TEXT BLOCK:

I expect that cameras in smart glasses will be the next big thing.
 
It sounds like Apple are investigating "periscope" lenses for a future iPhone - they will allow greater magnification, without protruding from the body.

I expect that cameras in smart glasses will be the next big thing.
Several Android phones already have these. The 10X zoom on the Galaxy S22 and S23 Ultras is a periscope zoom lens. I think the next thing in phones will be actual adjustable zoom lenses, and there is at least one Chinese Android phone with a 1" sensor and aperture you can change between f/1.8 and f/4. Most high end phones now allow Raw image capture as well, so the lines between phones and compact cameras are becoming rather blurred.
 
Where would you put the battery, on a bulge in the lens, behind the sensor.
 
I suppose you could argue that Canon's Powershot Zoom is a nod in the direction of Martin's musing.

It's basically a monocular with a sensor between the lens and the eyepiece. There's no way it's a photographer's tool but rather a way of recording something at a distance for further study. The image recording has a long way to go before it will replace something like a travel zoom.

Canon Powershot Zoom Ixus 70 IMG_4282 (1).JPG
 
Looking at some of the pictures here, it would appear that my thoughts are already concrete. That Sony QX1 is almost exactly as I imagined the idea except that the sensor would be, say, a similar size to an SD card, perhaps a little thicker so as to support an actual SD card as storage, and would slide out of a retainer and then moved, if desired, to a different lens.

It seems there is nothing new in this world that someone, somewhere, has already made; inventors must pull their hair out in frustration.
 
Looking at some of the pictures here, it would appear that my thoughts are already concrete. That Sony QX1 is almost exactly as I imagined the idea except that the sensor would be, say, a similar size to an SD card, perhaps a little thicker so as to support an actual SD card as storage, and would slide out of a retainer and then moved, if desired, to a different lens.

It seems there is nothing new in this world that someone, somewhere, has already made; inventors must pull their hair out in frustration.
The Sony QX units already had MicroSD/Sony Memory Stick holders built in, so images were stored direct to those. They could also be transferred to a mobile phone using the Sony Play Memories App (as I do from my A7 to iPhone). The QX unit was basically the lens mount/sensor/processor/memory slots from their full cameras.

 
In engineering terms a lens cannot become a camera. They are two separate entities.
Whilst you can have a camera without a lens, a lens on its own is quite simply a lens.
 
In engineering terms a lens cannot become a camera. They are two separate entities.
Whilst you can have a camera without a lens, a lens on its own is quite simply a lens.

Au contraire, it's not a camera if it doesn't have a lens, it's just a light-sensitive box, no more use as an image-gathering device than a piece of photographic paper; even a pinhole camera has a lens, it just doesn't have any glass in it.
 
At the start of the thread you seemed to have a different view.

DATA EXCERPTS:
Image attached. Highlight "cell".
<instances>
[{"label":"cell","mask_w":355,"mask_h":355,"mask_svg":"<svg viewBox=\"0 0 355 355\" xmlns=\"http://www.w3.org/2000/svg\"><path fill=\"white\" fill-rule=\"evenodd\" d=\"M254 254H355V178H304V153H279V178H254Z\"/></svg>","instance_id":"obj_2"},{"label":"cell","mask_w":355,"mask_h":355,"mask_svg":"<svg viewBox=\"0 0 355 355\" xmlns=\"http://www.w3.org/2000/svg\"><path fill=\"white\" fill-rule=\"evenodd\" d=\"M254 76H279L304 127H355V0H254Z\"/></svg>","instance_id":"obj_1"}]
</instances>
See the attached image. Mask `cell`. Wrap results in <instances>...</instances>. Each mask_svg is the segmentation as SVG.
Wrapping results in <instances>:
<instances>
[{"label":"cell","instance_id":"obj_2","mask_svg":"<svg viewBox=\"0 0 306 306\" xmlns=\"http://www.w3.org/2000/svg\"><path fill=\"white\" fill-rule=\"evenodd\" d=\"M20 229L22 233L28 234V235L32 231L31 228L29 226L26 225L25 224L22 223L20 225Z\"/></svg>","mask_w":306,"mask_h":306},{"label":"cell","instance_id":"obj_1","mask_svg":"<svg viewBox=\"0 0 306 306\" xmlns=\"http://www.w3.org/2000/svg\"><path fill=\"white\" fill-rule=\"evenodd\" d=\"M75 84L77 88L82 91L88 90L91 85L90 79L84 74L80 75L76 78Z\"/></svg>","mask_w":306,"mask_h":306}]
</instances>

WHAT IS REQUIRED: Carry on the forum discussion about lenses and cameras, starting after its final line.

TASK OUTPUT:
I doubt the whole idea. I’ve long thought that cameras will eventually be something tike the present phone cams (in one sense they already are since those are the most numerous in general use) with a viewfinder, grip and many lenses using software to create results by combining their output. I think there have already been a few examples.

I remember reading somewhere (no ref) that Zeiss say it’s very easy to produce good small plastic lenses compared with making glass ones.
 
At the start of the thread you seemed to have a different view.

Don't think so. Perhaps the terms 'camera' and 'lens' are being seen as two different things when in fact whatever constitutes a camera and whatever constitutes a lens combine to make an image capture device. I was merely postulating the removal of the big box at the rear of the 'image capturing device' and combining it with the front bit of said device so as to make said device smaller, lighter and more flexible in use. Cameras only look like cameras because that's the way they've almost always looked, I've just put forward an alternative appearance for the 'image capture device'.

Image capture device is such a convoluted term, let's say, just for now, we call it a camera ;)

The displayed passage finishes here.